WORK ITEM:
Using the listing below, copy exactly each line from the one that has "Croazia 1:750.000" through the one that has "Fabulous Japanese Whore"; omit the pictures.

(INFORMATION SUPPLIED)

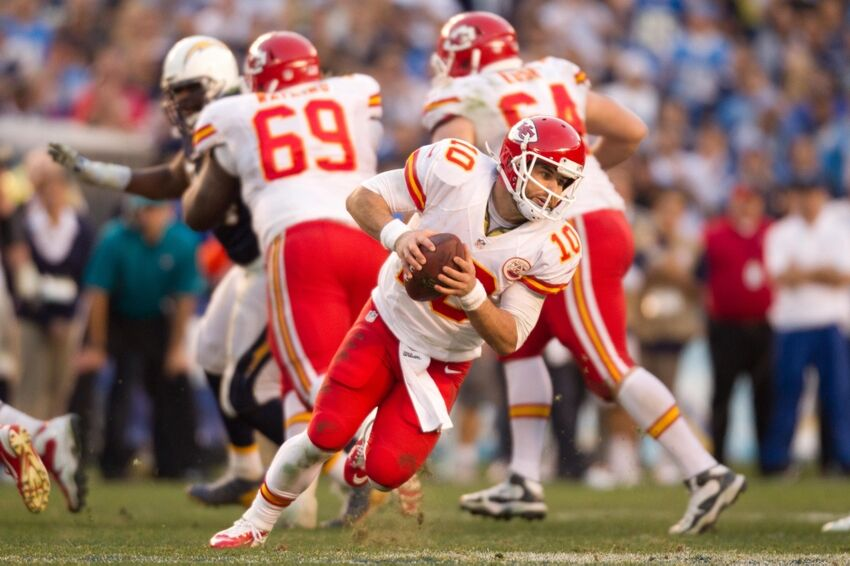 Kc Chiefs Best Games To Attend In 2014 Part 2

(End INFORMATION SUPPLIED)
(INFORMATION SUPPLIED)

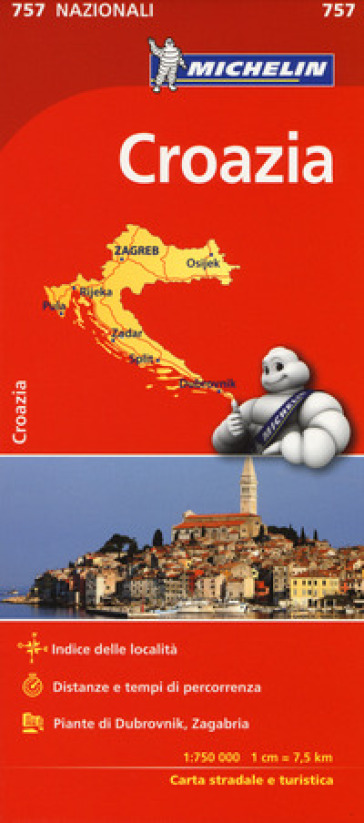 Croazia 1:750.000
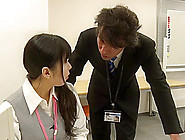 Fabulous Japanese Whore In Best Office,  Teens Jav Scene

(End INFORMATION SUPPLIED)

SOLUTION:
 Croazia 1:750.000
 Fabulous Japanese Whore In Best Office,  Teens Jav Scene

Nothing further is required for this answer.